触到林予的脸色,郑远衡惊醒似的收回手,有些尴尬和不知所措。他一米九的个子,站在那里却嗫嚅着不知该怎么开口,一双手捏紧又松开。
林予抽回手,近乎苛责地整理着衣袖,慢慢平复情绪。好半天他才语气僵硬地打破沉默:“其实跟你们没什么不能说的。”这个你们,显然是指刑警队的几位。

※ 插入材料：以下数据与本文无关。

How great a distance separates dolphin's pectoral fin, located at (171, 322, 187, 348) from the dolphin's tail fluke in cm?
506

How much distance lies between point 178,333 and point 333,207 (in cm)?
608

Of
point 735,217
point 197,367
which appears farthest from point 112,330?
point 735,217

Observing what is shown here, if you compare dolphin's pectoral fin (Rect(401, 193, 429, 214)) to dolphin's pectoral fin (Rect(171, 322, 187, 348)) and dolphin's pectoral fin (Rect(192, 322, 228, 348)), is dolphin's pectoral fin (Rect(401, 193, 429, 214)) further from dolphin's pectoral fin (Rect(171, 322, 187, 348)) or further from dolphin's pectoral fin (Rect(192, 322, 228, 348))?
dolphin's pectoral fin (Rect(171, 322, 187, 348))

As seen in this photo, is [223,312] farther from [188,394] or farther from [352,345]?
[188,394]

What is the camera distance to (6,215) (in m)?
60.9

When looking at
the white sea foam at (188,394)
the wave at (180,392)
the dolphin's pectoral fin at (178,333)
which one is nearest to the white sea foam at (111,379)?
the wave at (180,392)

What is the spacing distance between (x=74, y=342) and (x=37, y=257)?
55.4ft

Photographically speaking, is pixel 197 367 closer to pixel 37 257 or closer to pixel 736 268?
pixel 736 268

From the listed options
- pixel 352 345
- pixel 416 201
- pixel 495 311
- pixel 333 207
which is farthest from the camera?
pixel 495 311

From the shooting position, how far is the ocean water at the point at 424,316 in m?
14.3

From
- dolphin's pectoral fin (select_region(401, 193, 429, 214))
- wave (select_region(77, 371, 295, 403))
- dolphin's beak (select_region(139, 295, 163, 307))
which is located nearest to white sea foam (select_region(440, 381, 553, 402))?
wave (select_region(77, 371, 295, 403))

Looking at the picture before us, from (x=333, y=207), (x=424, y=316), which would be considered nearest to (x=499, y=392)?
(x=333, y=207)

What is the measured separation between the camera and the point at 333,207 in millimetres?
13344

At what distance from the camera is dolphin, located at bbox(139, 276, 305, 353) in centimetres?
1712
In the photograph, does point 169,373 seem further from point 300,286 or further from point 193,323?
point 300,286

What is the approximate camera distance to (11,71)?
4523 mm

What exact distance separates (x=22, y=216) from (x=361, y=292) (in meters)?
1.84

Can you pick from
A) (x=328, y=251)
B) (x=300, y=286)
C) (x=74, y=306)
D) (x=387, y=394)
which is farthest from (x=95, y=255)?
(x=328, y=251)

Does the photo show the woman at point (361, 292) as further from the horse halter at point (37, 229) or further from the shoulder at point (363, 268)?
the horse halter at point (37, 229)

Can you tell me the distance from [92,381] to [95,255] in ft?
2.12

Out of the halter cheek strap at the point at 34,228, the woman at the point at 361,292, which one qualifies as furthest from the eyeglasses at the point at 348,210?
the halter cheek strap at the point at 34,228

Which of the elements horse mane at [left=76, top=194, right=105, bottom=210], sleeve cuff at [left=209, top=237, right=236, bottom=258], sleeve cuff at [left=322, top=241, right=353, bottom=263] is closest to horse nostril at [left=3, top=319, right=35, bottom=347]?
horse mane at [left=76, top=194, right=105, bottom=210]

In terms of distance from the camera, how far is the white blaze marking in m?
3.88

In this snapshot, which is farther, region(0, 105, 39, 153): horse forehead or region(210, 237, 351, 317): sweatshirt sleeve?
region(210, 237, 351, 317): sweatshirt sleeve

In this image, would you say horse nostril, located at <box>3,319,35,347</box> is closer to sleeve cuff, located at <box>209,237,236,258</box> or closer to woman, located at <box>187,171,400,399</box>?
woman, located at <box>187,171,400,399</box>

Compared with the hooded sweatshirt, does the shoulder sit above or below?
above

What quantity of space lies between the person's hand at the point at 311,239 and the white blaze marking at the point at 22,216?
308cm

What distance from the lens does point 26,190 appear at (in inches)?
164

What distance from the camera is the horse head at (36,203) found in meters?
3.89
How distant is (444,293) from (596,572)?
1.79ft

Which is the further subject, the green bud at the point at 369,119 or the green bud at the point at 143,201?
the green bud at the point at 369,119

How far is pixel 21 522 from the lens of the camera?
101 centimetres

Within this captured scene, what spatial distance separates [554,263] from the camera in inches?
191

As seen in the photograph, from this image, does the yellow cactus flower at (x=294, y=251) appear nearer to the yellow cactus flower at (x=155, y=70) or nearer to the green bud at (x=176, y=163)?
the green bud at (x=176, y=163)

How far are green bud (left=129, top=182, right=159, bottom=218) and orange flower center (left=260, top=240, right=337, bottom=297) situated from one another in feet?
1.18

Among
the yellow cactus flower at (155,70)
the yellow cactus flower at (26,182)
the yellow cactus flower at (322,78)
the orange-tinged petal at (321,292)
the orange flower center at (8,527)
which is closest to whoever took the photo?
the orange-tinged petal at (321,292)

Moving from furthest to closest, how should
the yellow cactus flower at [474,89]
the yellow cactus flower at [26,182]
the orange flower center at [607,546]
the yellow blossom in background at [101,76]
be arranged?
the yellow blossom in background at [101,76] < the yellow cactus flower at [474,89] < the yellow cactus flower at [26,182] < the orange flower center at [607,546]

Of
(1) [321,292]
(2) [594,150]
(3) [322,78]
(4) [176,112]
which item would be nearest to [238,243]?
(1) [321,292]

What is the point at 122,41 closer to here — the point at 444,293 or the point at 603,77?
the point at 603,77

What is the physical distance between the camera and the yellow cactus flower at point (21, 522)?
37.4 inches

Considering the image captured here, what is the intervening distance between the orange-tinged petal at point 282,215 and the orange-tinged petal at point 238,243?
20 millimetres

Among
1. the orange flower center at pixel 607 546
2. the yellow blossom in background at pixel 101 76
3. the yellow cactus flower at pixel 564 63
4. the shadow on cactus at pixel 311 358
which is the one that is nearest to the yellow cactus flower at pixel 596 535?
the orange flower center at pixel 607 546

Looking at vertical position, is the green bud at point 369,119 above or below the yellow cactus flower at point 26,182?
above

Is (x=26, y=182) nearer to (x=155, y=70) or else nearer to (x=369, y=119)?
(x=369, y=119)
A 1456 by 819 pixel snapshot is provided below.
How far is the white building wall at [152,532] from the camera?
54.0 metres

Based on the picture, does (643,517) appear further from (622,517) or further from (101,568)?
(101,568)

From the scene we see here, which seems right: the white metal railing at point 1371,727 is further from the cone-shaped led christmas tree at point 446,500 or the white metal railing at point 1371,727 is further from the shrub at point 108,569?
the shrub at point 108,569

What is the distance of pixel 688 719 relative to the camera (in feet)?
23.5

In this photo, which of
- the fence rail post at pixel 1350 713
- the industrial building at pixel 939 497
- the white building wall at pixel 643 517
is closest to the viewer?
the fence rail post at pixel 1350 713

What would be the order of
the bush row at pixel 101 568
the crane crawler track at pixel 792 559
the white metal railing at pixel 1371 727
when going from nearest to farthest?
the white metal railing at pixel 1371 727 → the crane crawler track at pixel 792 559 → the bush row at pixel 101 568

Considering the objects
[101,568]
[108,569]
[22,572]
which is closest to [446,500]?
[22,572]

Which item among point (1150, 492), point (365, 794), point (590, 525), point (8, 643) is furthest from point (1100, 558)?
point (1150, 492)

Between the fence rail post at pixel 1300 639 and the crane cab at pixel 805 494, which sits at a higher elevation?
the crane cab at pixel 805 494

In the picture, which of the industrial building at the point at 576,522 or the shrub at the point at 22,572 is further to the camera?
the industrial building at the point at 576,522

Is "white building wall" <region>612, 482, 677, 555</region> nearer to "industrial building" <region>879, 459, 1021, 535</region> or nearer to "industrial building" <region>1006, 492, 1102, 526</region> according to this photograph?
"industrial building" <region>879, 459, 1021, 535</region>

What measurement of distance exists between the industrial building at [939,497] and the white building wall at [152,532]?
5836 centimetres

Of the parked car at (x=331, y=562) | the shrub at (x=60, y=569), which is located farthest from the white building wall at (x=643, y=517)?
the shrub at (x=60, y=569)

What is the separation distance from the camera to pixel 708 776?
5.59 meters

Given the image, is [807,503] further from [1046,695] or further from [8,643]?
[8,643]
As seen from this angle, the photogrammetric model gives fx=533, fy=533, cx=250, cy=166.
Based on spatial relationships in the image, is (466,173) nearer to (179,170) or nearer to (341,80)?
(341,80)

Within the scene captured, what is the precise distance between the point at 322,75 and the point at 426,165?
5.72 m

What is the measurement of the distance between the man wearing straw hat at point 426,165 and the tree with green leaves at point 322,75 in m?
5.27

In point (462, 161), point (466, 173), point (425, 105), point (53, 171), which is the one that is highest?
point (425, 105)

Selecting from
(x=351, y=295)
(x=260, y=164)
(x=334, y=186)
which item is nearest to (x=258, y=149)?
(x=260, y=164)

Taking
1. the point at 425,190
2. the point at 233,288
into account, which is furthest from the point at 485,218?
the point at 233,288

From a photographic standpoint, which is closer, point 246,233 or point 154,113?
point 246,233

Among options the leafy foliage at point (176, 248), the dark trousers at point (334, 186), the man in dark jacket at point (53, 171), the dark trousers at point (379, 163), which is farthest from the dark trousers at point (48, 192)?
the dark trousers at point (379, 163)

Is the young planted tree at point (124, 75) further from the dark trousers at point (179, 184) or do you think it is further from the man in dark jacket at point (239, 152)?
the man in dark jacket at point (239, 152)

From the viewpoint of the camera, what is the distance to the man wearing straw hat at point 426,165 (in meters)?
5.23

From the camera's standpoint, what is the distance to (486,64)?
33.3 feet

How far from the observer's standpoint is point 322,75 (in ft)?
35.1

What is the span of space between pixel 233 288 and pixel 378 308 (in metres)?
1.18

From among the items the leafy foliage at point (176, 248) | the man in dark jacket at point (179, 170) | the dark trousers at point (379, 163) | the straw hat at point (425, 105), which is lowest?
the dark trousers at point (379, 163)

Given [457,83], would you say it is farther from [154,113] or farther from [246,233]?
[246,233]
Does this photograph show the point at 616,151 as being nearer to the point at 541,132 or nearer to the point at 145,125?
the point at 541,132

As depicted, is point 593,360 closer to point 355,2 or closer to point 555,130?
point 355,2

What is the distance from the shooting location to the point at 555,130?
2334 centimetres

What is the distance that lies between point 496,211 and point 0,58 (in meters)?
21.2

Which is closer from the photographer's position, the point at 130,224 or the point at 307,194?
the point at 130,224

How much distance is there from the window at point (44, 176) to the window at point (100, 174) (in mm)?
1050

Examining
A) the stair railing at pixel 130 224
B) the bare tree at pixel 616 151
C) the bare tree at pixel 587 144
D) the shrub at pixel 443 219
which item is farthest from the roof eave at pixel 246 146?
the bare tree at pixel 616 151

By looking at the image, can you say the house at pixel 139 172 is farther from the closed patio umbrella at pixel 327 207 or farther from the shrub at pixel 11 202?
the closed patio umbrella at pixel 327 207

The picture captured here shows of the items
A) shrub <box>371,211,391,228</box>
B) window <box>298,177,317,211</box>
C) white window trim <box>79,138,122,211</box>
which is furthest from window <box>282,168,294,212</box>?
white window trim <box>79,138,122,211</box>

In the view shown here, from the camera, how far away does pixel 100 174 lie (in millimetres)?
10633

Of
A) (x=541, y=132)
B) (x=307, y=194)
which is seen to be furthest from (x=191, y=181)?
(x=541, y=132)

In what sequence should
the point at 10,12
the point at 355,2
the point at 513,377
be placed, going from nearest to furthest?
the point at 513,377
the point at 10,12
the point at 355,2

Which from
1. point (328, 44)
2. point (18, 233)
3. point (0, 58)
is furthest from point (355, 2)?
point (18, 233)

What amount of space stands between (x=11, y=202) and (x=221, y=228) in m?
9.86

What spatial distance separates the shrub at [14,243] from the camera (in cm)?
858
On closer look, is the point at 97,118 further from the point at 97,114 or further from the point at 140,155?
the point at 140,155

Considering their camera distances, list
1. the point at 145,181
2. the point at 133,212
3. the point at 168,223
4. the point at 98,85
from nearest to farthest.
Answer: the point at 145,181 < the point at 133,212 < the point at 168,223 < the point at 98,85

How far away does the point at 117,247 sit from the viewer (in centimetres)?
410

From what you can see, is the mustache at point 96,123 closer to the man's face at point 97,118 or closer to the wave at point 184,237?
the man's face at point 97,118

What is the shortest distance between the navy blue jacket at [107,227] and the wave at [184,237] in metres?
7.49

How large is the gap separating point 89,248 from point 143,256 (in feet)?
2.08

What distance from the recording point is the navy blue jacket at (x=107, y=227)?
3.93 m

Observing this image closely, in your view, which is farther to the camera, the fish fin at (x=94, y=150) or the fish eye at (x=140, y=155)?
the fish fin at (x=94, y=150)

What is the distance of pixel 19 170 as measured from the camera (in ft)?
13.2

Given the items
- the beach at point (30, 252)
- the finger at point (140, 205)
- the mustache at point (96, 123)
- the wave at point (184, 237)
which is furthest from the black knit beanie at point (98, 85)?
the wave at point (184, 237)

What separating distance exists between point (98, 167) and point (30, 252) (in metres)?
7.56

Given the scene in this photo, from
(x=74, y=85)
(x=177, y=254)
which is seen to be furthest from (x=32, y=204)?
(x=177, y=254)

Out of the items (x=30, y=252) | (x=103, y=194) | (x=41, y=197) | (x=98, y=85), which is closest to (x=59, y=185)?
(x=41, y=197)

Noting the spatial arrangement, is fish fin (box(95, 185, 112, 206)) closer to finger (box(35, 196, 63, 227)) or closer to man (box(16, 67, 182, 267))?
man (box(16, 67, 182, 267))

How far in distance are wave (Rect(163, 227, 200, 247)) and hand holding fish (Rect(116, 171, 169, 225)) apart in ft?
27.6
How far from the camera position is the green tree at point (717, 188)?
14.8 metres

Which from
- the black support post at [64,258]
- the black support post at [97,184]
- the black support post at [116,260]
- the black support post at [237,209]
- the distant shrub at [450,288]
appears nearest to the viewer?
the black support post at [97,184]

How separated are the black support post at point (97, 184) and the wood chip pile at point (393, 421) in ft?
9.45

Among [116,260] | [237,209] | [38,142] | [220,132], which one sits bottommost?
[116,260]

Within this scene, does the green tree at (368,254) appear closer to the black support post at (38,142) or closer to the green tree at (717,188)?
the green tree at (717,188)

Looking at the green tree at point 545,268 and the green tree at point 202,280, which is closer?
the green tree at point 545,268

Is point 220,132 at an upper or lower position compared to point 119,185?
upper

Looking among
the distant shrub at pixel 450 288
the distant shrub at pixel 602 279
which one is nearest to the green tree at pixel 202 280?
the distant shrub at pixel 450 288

听他这么说,郑远衡抬起眼睛,目光复杂,似乎藏着些紧张。林予不咸不淡地接着说道:“你也看出来了吧,前几次我说的什么感冒啊中暑啊都是借口,我怀孕了。”
“林予!”郑远衡吃惊地望着他,他意料到了,只是太不愿意相信,不知是不是郑远衡的错觉,提到孩子,林予嘴角都温柔了许多,他笑着轻轻抚了抚肚子:“这事儿就跟你说了,别给我传出去,先瞒着。”
“……怎么可能瞒得住?”
“瞒到瞒不住为止,其实也不用,如果能早点把这案子结了,我就辞职。”林予平平淡淡地说着,这些事已经在他脑海里过了好几遍了。郑远衡忍不住道:“你不干刑警了?你条件这么好,好不容易争取到现在这个位置,再过几年完全可以往更高的位置走。你取得的成绩多少Omega羡慕不来?孩子……孩子以后还可以要啊。”
郑远衡从没想过自己会为了一己私利弯弯绕绕地说这么多话,他信奉力量,认为什么东西都能凭自己争取到。可是对林予,这个一来警局就压他一头的上司,这个不甘心平庸的Omega,他像捧着瓷器花瓶似的。忍不住要把自己的全部体贴温情掏出来,生怕哪里不小心给瓷器磕条裂纹。他现在真的为林予不甘心,同时,也深深地嫉妒着那个让林予怀孕的人。
林予听了这番话笑了笑,他安慰似的拍了拍郑远衡的肩膀:“知道你为我好,但是我已经决定了。等我辞职,队长这个位置一定会给你,不然我不放心。你可得好好干啊,别指望我,我对上头那位置真不感兴趣,你看局长那日理万机的地中海,我可干不了那个。”说完,林予还开玩笑地打了郑远衡后脑勺一把,真心祈祷着他日后不要也沦为秃子。
郑远衡看他笑,自己可笑不出来。他低头,蔫头巴脑的:“队长,问你个私人问题行吗?”
林予有些意外,因为郑远衡是刑警队里唯一不八卦的,没想到还是深藏不露。他茫然点点头道:“你说。”
“……你,你好像没有被标记过。”
林予闻言面色不变,却暗地里捏紧了手。郑远衡注意到林予笑得不太自然,他觉得自己的心被捏了一下,究竟是谁敢这样玩弄他小心翼翼对待的人呢?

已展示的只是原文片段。